Begin MATERIAL SUPPLIED
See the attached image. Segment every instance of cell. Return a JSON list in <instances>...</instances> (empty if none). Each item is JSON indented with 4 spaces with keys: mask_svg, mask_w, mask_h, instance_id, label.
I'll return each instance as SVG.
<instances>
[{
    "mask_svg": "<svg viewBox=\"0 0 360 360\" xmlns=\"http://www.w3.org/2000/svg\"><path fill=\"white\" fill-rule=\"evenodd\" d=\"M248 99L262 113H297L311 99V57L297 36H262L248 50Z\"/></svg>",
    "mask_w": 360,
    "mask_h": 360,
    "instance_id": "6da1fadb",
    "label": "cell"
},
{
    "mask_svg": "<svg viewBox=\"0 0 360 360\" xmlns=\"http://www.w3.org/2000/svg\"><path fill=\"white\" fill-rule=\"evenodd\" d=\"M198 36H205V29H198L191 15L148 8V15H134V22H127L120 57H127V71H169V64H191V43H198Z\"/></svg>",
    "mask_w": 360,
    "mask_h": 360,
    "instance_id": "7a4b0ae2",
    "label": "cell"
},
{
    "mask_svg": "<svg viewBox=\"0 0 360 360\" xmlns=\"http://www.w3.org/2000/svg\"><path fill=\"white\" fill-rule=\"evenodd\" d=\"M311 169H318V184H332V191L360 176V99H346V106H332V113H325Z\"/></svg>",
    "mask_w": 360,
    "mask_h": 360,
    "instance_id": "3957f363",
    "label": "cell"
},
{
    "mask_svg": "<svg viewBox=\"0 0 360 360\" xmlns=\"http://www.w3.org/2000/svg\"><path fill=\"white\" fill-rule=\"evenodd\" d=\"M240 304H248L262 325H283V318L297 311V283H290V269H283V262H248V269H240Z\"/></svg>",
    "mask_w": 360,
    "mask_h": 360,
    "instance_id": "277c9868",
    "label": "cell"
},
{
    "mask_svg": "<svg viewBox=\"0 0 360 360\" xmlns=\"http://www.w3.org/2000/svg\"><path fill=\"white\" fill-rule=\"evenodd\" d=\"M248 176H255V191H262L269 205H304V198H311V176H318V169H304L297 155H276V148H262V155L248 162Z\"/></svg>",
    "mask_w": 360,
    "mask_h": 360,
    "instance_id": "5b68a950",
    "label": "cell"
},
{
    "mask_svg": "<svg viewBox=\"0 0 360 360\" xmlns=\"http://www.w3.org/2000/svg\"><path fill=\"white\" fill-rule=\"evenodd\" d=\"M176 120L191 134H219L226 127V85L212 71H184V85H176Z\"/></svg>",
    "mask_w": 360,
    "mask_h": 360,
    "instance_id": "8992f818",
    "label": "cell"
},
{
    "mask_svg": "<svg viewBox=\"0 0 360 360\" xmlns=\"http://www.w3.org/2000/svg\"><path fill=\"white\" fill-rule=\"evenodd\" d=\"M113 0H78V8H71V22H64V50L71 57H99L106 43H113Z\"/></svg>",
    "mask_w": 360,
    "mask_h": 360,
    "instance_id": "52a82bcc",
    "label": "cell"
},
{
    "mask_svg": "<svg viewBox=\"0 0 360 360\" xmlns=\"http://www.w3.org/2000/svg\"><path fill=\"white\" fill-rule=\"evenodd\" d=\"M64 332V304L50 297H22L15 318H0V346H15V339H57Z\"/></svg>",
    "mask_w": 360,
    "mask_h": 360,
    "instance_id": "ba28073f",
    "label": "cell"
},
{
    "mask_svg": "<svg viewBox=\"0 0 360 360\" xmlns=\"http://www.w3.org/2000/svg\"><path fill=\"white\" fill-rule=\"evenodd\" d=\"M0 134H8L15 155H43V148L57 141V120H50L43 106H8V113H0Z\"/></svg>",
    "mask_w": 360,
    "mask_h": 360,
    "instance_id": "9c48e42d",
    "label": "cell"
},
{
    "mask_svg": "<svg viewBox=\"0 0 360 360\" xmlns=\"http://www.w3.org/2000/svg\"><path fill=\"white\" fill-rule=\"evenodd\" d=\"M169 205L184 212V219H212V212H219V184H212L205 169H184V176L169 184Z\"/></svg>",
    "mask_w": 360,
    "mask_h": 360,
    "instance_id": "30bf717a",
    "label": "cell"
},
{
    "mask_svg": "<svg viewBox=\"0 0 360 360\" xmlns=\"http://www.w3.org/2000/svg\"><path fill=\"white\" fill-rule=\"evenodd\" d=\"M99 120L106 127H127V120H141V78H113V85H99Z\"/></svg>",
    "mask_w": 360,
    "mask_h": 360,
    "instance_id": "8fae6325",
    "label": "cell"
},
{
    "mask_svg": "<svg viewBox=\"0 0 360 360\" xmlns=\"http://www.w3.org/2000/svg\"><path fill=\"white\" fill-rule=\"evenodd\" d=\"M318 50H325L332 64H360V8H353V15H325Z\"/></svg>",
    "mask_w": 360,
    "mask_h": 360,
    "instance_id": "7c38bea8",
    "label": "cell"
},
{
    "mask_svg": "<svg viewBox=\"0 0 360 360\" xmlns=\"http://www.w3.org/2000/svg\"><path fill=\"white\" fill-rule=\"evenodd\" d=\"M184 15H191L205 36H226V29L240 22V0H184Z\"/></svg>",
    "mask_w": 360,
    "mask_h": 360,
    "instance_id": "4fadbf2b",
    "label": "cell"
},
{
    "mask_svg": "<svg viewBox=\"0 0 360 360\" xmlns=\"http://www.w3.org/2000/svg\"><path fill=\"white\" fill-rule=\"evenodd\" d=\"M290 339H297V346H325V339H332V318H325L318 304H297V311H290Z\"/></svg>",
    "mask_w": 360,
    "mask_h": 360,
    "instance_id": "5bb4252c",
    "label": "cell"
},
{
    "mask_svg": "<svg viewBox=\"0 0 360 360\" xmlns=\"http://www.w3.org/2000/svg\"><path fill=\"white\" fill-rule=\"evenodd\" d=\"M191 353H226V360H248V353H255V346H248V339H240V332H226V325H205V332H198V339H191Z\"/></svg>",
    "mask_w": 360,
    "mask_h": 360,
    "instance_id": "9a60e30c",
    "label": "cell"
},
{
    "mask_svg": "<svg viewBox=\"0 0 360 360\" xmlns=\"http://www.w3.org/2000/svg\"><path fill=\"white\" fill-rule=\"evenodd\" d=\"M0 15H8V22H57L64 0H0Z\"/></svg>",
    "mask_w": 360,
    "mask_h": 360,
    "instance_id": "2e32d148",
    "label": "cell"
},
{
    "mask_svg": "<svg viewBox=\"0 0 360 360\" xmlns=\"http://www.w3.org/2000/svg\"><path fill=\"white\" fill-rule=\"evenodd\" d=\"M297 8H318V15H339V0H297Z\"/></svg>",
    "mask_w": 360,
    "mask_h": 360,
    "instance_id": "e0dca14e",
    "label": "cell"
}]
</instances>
End MATERIAL SUPPLIED
Copy all of the entries above line for line, changing nothing.

See the attached image. Segment every instance of cell. Return a JSON list in <instances>...</instances> (empty if none). Each item is JSON indented with 4 spaces with keys: mask_svg, mask_w, mask_h, instance_id, label.
I'll return each instance as SVG.
<instances>
[{
    "mask_svg": "<svg viewBox=\"0 0 360 360\" xmlns=\"http://www.w3.org/2000/svg\"><path fill=\"white\" fill-rule=\"evenodd\" d=\"M248 99L262 113H297L311 99V57L297 36H262L248 50Z\"/></svg>",
    "mask_w": 360,
    "mask_h": 360,
    "instance_id": "6da1fadb",
    "label": "cell"
},
{
    "mask_svg": "<svg viewBox=\"0 0 360 360\" xmlns=\"http://www.w3.org/2000/svg\"><path fill=\"white\" fill-rule=\"evenodd\" d=\"M198 36H205V29H198L191 15L148 8V15H134V22H127L120 57H127V71H169V64H191V43H198Z\"/></svg>",
    "mask_w": 360,
    "mask_h": 360,
    "instance_id": "7a4b0ae2",
    "label": "cell"
},
{
    "mask_svg": "<svg viewBox=\"0 0 360 360\" xmlns=\"http://www.w3.org/2000/svg\"><path fill=\"white\" fill-rule=\"evenodd\" d=\"M311 169H318V184H332V191L360 176V99H346V106H332V113H325Z\"/></svg>",
    "mask_w": 360,
    "mask_h": 360,
    "instance_id": "3957f363",
    "label": "cell"
},
{
    "mask_svg": "<svg viewBox=\"0 0 360 360\" xmlns=\"http://www.w3.org/2000/svg\"><path fill=\"white\" fill-rule=\"evenodd\" d=\"M240 304H248L262 325H283V318L297 311V283H290V269H283V262H248V269H240Z\"/></svg>",
    "mask_w": 360,
    "mask_h": 360,
    "instance_id": "277c9868",
    "label": "cell"
},
{
    "mask_svg": "<svg viewBox=\"0 0 360 360\" xmlns=\"http://www.w3.org/2000/svg\"><path fill=\"white\" fill-rule=\"evenodd\" d=\"M248 176H255V191H262L269 205H304V198H311V176H318V169H304L297 155H276V148H262V155L248 162Z\"/></svg>",
    "mask_w": 360,
    "mask_h": 360,
    "instance_id": "5b68a950",
    "label": "cell"
},
{
    "mask_svg": "<svg viewBox=\"0 0 360 360\" xmlns=\"http://www.w3.org/2000/svg\"><path fill=\"white\" fill-rule=\"evenodd\" d=\"M176 120L191 134H219L226 127V85L212 71H184V85H176Z\"/></svg>",
    "mask_w": 360,
    "mask_h": 360,
    "instance_id": "8992f818",
    "label": "cell"
},
{
    "mask_svg": "<svg viewBox=\"0 0 360 360\" xmlns=\"http://www.w3.org/2000/svg\"><path fill=\"white\" fill-rule=\"evenodd\" d=\"M113 0H78V8H71V22H64V50L71 57H99L106 43H113Z\"/></svg>",
    "mask_w": 360,
    "mask_h": 360,
    "instance_id": "52a82bcc",
    "label": "cell"
},
{
    "mask_svg": "<svg viewBox=\"0 0 360 360\" xmlns=\"http://www.w3.org/2000/svg\"><path fill=\"white\" fill-rule=\"evenodd\" d=\"M64 332V304L50 297H22L15 318H0V346H15V339H57Z\"/></svg>",
    "mask_w": 360,
    "mask_h": 360,
    "instance_id": "ba28073f",
    "label": "cell"
},
{
    "mask_svg": "<svg viewBox=\"0 0 360 360\" xmlns=\"http://www.w3.org/2000/svg\"><path fill=\"white\" fill-rule=\"evenodd\" d=\"M0 134H8L15 155H43V148L57 141V120H50L43 106H8V113H0Z\"/></svg>",
    "mask_w": 360,
    "mask_h": 360,
    "instance_id": "9c48e42d",
    "label": "cell"
},
{
    "mask_svg": "<svg viewBox=\"0 0 360 360\" xmlns=\"http://www.w3.org/2000/svg\"><path fill=\"white\" fill-rule=\"evenodd\" d=\"M169 205L184 212V219H212V212H219V184H212L205 169H184V176L169 184Z\"/></svg>",
    "mask_w": 360,
    "mask_h": 360,
    "instance_id": "30bf717a",
    "label": "cell"
},
{
    "mask_svg": "<svg viewBox=\"0 0 360 360\" xmlns=\"http://www.w3.org/2000/svg\"><path fill=\"white\" fill-rule=\"evenodd\" d=\"M99 120L106 127H127V120H141V78H113V85H99Z\"/></svg>",
    "mask_w": 360,
    "mask_h": 360,
    "instance_id": "8fae6325",
    "label": "cell"
},
{
    "mask_svg": "<svg viewBox=\"0 0 360 360\" xmlns=\"http://www.w3.org/2000/svg\"><path fill=\"white\" fill-rule=\"evenodd\" d=\"M318 50H325L332 64H360V8H353V15H325Z\"/></svg>",
    "mask_w": 360,
    "mask_h": 360,
    "instance_id": "7c38bea8",
    "label": "cell"
},
{
    "mask_svg": "<svg viewBox=\"0 0 360 360\" xmlns=\"http://www.w3.org/2000/svg\"><path fill=\"white\" fill-rule=\"evenodd\" d=\"M184 15H191L205 36H226V29L240 22V0H184Z\"/></svg>",
    "mask_w": 360,
    "mask_h": 360,
    "instance_id": "4fadbf2b",
    "label": "cell"
},
{
    "mask_svg": "<svg viewBox=\"0 0 360 360\" xmlns=\"http://www.w3.org/2000/svg\"><path fill=\"white\" fill-rule=\"evenodd\" d=\"M290 339H297V346H325V339H332V318H325L318 304H297V311H290Z\"/></svg>",
    "mask_w": 360,
    "mask_h": 360,
    "instance_id": "5bb4252c",
    "label": "cell"
},
{
    "mask_svg": "<svg viewBox=\"0 0 360 360\" xmlns=\"http://www.w3.org/2000/svg\"><path fill=\"white\" fill-rule=\"evenodd\" d=\"M191 353H226V360H248V353H255V346H248V339H240V332H226V325H205V332H198V339H191Z\"/></svg>",
    "mask_w": 360,
    "mask_h": 360,
    "instance_id": "9a60e30c",
    "label": "cell"
},
{
    "mask_svg": "<svg viewBox=\"0 0 360 360\" xmlns=\"http://www.w3.org/2000/svg\"><path fill=\"white\" fill-rule=\"evenodd\" d=\"M0 15H8V22H57L64 0H0Z\"/></svg>",
    "mask_w": 360,
    "mask_h": 360,
    "instance_id": "2e32d148",
    "label": "cell"
},
{
    "mask_svg": "<svg viewBox=\"0 0 360 360\" xmlns=\"http://www.w3.org/2000/svg\"><path fill=\"white\" fill-rule=\"evenodd\" d=\"M297 8H318V15H339V0H297Z\"/></svg>",
    "mask_w": 360,
    "mask_h": 360,
    "instance_id": "e0dca14e",
    "label": "cell"
}]
</instances>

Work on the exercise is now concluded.